> [Records for this task]

———

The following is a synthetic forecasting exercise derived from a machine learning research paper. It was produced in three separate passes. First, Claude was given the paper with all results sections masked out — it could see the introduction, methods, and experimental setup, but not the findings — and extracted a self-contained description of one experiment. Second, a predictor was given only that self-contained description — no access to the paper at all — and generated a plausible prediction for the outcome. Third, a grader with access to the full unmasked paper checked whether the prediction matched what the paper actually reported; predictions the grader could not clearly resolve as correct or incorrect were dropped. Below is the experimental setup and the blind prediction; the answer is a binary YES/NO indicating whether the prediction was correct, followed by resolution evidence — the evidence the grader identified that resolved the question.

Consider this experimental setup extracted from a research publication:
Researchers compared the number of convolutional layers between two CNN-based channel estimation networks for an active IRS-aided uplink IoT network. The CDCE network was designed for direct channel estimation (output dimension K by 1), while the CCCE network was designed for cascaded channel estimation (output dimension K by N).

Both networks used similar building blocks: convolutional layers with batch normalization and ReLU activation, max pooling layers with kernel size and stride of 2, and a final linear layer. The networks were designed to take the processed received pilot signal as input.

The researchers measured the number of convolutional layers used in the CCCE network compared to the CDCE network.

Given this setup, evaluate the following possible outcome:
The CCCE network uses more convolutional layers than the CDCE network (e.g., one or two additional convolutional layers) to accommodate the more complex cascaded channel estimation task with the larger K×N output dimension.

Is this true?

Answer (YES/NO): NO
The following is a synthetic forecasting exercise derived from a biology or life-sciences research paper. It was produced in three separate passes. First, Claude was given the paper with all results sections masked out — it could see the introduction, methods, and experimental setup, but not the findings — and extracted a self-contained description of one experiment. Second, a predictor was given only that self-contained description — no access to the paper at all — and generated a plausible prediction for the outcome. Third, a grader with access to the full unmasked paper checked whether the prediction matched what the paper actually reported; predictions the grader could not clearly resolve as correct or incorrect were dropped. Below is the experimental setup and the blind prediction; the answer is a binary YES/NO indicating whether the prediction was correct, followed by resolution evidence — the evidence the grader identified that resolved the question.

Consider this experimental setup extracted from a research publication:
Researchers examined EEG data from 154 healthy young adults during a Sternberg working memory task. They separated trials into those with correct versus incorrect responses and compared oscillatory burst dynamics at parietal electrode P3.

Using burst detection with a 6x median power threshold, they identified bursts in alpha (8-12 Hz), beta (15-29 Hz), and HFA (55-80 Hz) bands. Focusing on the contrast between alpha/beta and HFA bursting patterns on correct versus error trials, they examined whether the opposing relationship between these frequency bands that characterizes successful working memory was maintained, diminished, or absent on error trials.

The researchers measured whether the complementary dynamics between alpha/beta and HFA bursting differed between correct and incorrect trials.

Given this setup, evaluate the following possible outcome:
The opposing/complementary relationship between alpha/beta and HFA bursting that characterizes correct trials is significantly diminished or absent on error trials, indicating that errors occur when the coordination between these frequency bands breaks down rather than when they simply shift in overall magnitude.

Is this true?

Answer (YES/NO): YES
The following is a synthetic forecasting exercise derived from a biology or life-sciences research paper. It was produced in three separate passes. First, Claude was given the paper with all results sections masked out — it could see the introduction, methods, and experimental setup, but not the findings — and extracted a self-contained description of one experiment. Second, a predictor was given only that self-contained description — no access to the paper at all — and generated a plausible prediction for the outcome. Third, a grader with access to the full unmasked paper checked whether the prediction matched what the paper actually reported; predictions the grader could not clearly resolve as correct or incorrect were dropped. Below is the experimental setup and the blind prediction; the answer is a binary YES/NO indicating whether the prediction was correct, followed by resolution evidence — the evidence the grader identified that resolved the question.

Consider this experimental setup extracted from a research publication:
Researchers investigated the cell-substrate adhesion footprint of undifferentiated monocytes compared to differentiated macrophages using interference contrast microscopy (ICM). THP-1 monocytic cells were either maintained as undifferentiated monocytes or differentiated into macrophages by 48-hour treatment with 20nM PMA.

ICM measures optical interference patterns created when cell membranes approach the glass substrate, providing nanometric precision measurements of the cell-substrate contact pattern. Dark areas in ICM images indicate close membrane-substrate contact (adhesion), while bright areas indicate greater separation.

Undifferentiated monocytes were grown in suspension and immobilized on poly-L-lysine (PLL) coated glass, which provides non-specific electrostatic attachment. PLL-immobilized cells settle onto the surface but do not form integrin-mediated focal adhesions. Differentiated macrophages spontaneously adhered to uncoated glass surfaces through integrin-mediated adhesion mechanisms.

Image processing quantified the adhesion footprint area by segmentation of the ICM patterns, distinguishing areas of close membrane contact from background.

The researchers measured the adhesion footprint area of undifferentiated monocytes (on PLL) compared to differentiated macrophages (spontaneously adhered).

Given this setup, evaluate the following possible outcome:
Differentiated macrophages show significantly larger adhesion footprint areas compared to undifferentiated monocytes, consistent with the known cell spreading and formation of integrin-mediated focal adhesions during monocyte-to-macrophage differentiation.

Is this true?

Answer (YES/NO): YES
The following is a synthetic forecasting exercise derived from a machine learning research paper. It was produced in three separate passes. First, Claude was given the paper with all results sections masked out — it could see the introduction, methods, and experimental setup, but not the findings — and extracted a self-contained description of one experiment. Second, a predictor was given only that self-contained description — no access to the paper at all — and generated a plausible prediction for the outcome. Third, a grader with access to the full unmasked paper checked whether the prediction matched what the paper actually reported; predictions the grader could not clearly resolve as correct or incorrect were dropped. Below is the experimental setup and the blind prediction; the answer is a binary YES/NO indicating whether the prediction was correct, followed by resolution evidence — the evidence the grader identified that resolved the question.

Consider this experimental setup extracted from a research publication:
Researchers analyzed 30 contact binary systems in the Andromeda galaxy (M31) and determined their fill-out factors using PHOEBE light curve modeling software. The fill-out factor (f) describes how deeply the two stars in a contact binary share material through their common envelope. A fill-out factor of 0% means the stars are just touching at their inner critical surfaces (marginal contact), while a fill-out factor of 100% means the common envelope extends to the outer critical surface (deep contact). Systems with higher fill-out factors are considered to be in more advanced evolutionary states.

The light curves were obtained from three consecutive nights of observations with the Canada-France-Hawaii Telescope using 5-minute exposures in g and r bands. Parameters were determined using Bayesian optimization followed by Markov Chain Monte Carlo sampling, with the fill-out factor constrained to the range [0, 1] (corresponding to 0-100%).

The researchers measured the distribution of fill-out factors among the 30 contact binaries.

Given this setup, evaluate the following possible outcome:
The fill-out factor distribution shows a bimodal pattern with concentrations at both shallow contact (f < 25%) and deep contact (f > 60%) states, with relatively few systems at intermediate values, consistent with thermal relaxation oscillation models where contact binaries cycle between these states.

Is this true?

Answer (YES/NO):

———

> [What you need to do]
Please, from the entries above, set down exactly the lines from the one containing "Both networks used" through the one containing "Answer (YES/NO): NO", and only those.

> [Exercise response]
Both networks used similar building blocks: convolutional layers with batch normalization and ReLU activation, max pooling layers with kernel size and stride of 2, and a final linear layer. The networks were designed to take the processed received pilot signal as input.

The researchers measured the number of convolutional layers used in the CCCE network compared to the CDCE network.

Given this setup, evaluate the following possible outcome:
The CCCE network uses more convolutional layers than the CDCE network (e.g., one or two additional convolutional layers) to accommodate the more complex cascaded channel estimation task with the larger K×N output dimension.

Is this true?

Answer (YES/NO): NO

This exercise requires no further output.